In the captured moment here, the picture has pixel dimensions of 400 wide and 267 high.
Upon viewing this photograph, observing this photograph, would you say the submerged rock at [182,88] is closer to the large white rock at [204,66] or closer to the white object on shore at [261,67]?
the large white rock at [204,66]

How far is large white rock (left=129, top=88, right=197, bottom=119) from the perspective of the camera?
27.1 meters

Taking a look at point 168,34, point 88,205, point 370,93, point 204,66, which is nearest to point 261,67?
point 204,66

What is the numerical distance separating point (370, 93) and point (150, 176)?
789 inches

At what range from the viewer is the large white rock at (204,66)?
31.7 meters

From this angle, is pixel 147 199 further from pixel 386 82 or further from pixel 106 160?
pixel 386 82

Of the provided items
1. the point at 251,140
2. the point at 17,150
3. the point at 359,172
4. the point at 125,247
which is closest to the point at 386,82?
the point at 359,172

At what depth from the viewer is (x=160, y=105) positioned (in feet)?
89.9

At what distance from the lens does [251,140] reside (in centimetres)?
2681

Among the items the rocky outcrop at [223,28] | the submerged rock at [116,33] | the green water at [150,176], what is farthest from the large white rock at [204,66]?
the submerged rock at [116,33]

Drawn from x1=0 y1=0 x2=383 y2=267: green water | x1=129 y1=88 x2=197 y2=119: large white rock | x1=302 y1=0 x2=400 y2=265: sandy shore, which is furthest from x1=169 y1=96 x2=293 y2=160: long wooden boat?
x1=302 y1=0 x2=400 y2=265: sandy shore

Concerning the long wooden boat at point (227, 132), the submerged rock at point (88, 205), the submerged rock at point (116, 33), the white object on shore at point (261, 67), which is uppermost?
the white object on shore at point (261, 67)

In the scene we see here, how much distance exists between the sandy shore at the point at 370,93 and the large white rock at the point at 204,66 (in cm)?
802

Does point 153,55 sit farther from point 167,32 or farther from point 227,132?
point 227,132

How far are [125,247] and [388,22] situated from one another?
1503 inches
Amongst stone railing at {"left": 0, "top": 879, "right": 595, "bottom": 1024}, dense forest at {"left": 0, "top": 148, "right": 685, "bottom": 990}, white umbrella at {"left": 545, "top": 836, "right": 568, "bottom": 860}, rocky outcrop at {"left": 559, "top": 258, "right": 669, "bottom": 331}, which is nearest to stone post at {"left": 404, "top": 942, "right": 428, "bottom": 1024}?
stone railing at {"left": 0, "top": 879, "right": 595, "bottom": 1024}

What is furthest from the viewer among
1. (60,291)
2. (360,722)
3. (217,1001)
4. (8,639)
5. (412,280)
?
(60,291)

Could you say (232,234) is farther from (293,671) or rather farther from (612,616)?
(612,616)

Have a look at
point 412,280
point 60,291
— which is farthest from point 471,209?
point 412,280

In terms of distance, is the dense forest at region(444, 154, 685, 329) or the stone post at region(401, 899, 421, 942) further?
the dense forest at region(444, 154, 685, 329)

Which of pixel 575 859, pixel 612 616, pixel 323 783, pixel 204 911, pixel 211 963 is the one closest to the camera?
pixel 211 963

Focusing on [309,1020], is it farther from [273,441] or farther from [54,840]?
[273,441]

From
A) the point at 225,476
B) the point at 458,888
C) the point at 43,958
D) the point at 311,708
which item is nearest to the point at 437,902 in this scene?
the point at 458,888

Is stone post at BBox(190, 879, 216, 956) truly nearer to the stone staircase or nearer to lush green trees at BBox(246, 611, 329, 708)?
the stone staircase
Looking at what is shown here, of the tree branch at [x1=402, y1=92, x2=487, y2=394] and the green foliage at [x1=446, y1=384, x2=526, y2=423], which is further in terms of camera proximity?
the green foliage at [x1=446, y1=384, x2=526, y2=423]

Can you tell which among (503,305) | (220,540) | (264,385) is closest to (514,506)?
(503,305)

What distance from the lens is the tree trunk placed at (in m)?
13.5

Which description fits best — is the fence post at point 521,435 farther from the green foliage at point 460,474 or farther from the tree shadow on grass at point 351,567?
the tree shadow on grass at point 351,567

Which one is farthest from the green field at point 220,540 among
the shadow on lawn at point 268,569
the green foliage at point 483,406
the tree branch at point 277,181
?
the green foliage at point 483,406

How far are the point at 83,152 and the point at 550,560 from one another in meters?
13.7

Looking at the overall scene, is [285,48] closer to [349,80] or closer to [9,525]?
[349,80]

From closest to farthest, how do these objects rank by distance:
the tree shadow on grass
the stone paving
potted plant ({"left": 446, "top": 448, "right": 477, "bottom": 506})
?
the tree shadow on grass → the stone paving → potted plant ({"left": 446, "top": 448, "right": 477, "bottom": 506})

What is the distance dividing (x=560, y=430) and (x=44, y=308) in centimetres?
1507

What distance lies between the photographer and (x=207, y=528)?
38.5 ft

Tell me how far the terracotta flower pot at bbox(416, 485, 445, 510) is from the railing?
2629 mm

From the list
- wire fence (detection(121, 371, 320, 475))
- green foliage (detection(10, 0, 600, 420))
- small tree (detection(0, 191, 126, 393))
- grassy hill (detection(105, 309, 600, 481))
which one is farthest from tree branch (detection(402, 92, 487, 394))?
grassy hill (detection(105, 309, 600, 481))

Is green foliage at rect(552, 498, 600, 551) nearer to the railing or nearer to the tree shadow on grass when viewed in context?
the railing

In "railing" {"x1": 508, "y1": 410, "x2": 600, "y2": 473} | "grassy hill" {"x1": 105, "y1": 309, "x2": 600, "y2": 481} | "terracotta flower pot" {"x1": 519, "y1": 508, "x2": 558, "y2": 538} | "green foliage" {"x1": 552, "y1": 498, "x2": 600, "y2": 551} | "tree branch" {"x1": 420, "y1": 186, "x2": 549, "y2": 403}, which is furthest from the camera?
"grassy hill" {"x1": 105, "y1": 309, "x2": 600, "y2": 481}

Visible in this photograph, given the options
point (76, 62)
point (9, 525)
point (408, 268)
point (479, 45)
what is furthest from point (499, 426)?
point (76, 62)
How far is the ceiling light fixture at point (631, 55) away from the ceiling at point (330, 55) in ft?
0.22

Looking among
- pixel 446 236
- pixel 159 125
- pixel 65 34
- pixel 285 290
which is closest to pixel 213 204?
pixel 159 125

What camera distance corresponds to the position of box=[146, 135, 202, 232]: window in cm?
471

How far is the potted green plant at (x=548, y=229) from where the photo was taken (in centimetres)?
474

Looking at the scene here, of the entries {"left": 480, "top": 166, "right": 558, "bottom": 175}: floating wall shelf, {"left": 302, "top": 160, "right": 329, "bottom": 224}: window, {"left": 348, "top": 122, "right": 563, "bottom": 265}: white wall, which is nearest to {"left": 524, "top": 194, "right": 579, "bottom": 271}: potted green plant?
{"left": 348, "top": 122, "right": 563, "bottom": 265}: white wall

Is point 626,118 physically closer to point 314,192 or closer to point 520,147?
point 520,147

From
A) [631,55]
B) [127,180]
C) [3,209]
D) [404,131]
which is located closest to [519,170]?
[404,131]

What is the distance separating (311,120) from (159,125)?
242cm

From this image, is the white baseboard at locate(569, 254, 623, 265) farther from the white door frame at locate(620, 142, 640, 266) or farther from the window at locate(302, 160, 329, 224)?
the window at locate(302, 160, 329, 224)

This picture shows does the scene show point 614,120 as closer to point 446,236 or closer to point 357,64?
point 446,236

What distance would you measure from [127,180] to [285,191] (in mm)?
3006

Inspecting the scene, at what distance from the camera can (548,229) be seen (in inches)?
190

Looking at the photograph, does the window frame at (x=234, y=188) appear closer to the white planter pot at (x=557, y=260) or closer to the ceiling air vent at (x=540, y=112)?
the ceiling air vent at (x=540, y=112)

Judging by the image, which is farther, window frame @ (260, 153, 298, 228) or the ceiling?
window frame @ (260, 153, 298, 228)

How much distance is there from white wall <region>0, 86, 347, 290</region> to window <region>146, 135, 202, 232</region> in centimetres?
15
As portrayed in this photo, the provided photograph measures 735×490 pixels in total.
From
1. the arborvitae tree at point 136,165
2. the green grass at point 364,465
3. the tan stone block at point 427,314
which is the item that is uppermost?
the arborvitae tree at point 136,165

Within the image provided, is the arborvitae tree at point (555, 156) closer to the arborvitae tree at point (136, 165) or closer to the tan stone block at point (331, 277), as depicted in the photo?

## [Problem details]
Copy the lines from the one containing "Concerning the long" through the one containing "1503 inches", swapping "submerged rock" for "sunken rock" and leaving everything else unchanged.

## [The output]
Concerning the long wooden boat at point (227, 132), the sunken rock at point (88, 205), the sunken rock at point (116, 33), the white object on shore at point (261, 67), which is uppermost?
the white object on shore at point (261, 67)

In the scene we see here, how much distance exists between the sandy shore at the point at 370,93 and the large white rock at the point at 204,66 (in cm)?
802

Does point 153,55 sit farther from point 167,32 or farther from point 227,132?
point 227,132

How far are [125,247] and [388,22] situated from one another?
1503 inches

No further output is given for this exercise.